**PASSAGE FOR REVIEW**.
______________________________

Pérez Firmat’s parents and grandparents would proclaim “Next year in Cuba” as they lifted glasses of scotch at Christmas and New Year’s Eve.

The words were uttered by thousands of Cubans who fled after Fidel Castro’s 1959 revolution and settled in Miami and other cities around the world. In those days, they believed it was only a matter of time before the revolution would blow over and they could all return to their island home.

More than five decades have now passed. Pérez Firmat’s parents are dead. He no longer makes the toast his father recited hopefully until his death in 2002.

“It would be too painful to do it today,” said Pérez Firmat, an author and professor at Columbia University.

As another year approaches, some Cuban exiles will still toast to return to a land they last saw decades ago. But as new generations build lives in the United States and recent arrivals return frequently to Cuba to visit relatives, political change or not, the toast has become a vestige of the past.

“It’s more of a prayer for freedom,” said Marta Darby, who left Cuba at age 6 and still does the toast, albeit with a different meaning. “We’re Americans. Our lives are here.”

In many ways, the toast’s decline is emblematic of how the Cuban-American community has changed.

Fewer and fewer Cubans today say they would return to live on the island even if a democratic government took power. In 2000, 22.6 percent of Cubans said they were “very likely” to return, according to a poll conducted by Florida International University in Miami. Seven years later, that number was 15.6 percent.

The exiles’ dreams of returning have been increasingly replaced with visions of building upon what they have established here.

“I think time is the major issue here, especially with older exiles, who are now basically rooted in Miami,” said Jorge Duany, director of FIU’s Cuban Research Institute.

The Cuban-American community has also become one of the most highly assimilated Hispanic groups in the United States. They have established their presence in business, politics and education. Cuban-Americans serve in both the U.S. Senate and House of Representatives.

A study by the Pew Hispanic Center found that Cubans are the Hispanic group most likely to say they have “only a little” or “almost nothing” in common with those living in their family’s native country.

______________________________

**WHAT TO PRODUCE**. Quote the text on the "Next year in Cuba" toast word for word, starting with "Fewer and fewer" and going on through "was 15.6 percent.".

**EXERCISE DATA**.
______________________________

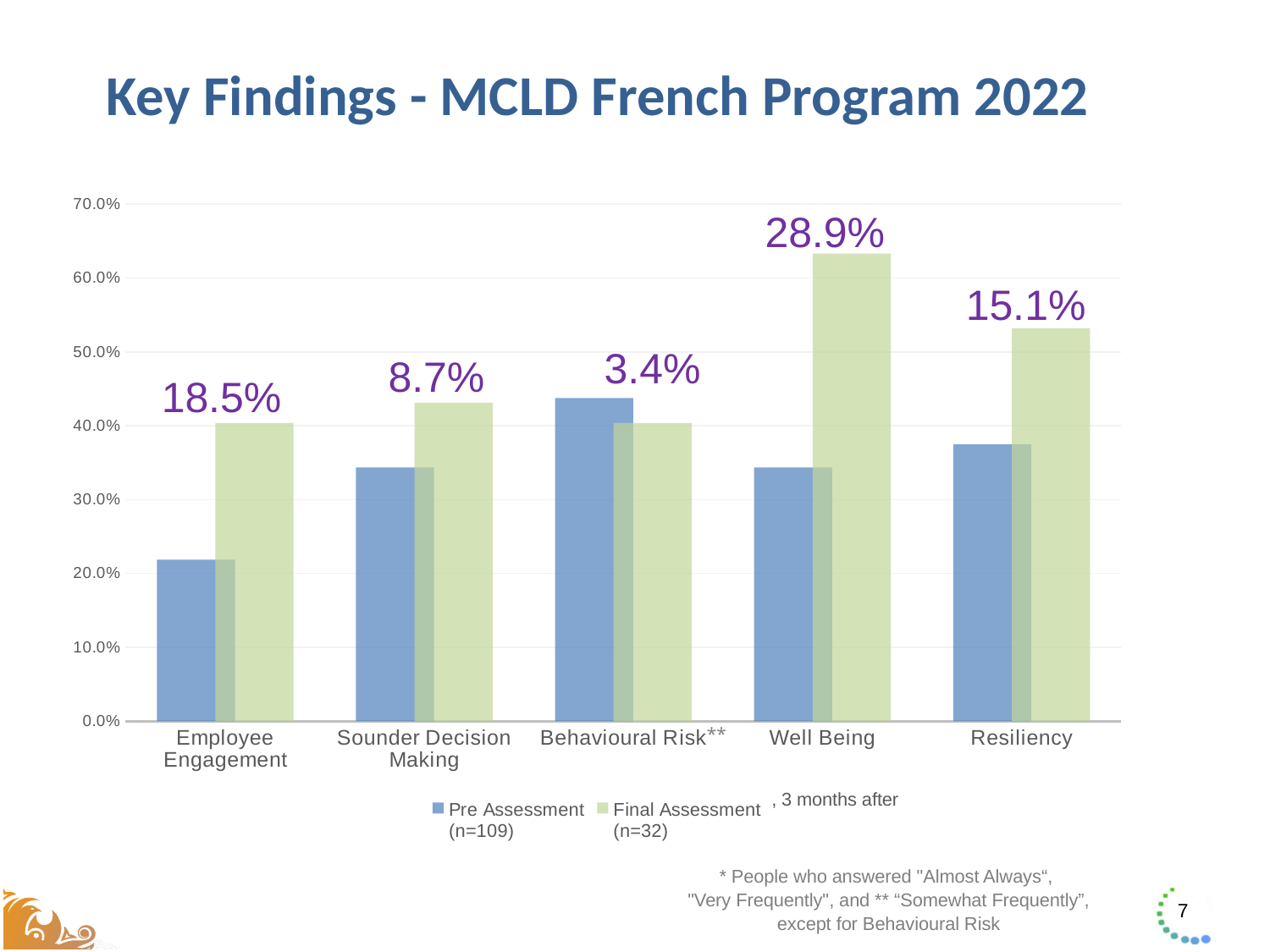
For Well Being, which is larger: the Pre Assessment bar or the Final Assessment bar? Final Assessment What percentage is printed in large purple text above the Well Being bars? 28.9% How many series does the chart's legend list? 2 For Behavioural Risk**, which is larger: the Pre Assessment bar or the Final Assessment bar? Pre Assessment Is the Pre Assessment value for Employee Engagement greater or less than 30.0%? less How many categories are shown on the x axis of the chart? 5 Is the Final Assessment value for Well Being greater or less than 60.0%? greater Which category has the highest Pre Assessment bar? Behavioural Risk** What kind of chart is shown on the slide? bar chart Which category has the highest Final Assessment bar? Well Being Which category has the lowest Pre Assessment bar? Employee Engagement What sample size is given in the legend for the Pre Assessment series? n=109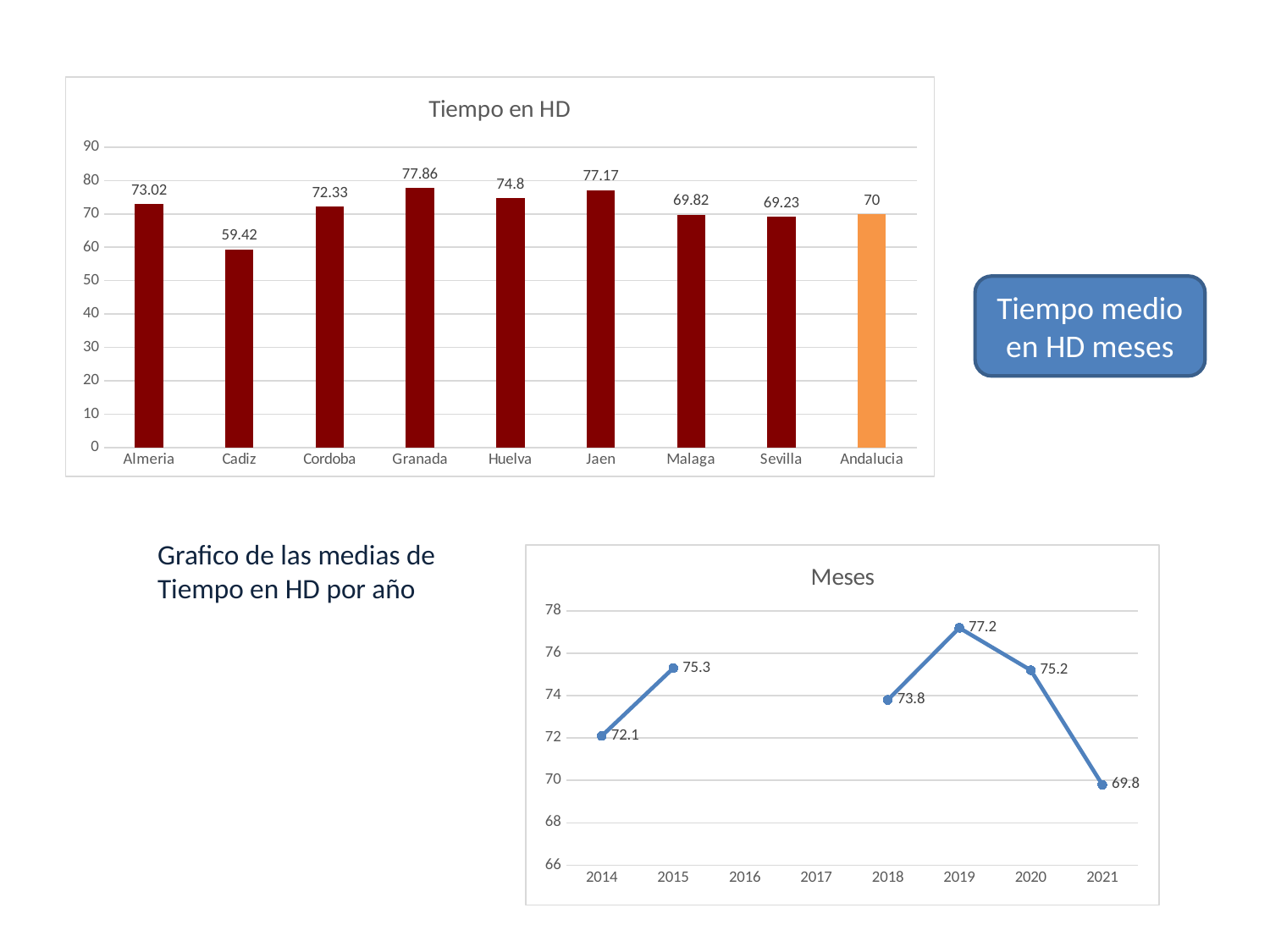
In the 'Meses' chart, which year has the lowest value? 2021 In the 'Tiempo en HD' chart, which category has the lowest value? Cadiz In the 'Tiempo en HD' chart, what is the value for Granada? 77.86 In the 'Tiempo en HD' chart, which is larger, the value for Huelva or the value for Malaga? Huelva In the 'Tiempo en HD' chart, what is the difference between the values for Almeria and Cadiz? 13.6 In the 'Meses' chart, do the values rise or fall from 2019 to 2021? Fall What kind of chart is the 'Tiempo en HD' chart? Bar chart In the 'Tiempo en HD' chart, what is the value for Cadiz? 59.42 In the 'Meses' chart, what is the value for 2019? 77.2 In the 'Tiempo en HD' chart, which category has the highest value? Granada In the 'Tiempo en HD' chart, which bar is coloured orange instead of dark red? Andalucia In the 'Tiempo en HD' chart, how many categories are shown on the x axis? 9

______________________________

**REPLY**.
Fewer and fewer Cubans today say they would return to live on the island even if a democratic government took power. In 2000, 22.6 percent of Cubans said they were “very likely” to return, according to a poll conducted by Florida International University in Miami. Seven years later, that number was 15.6 percent.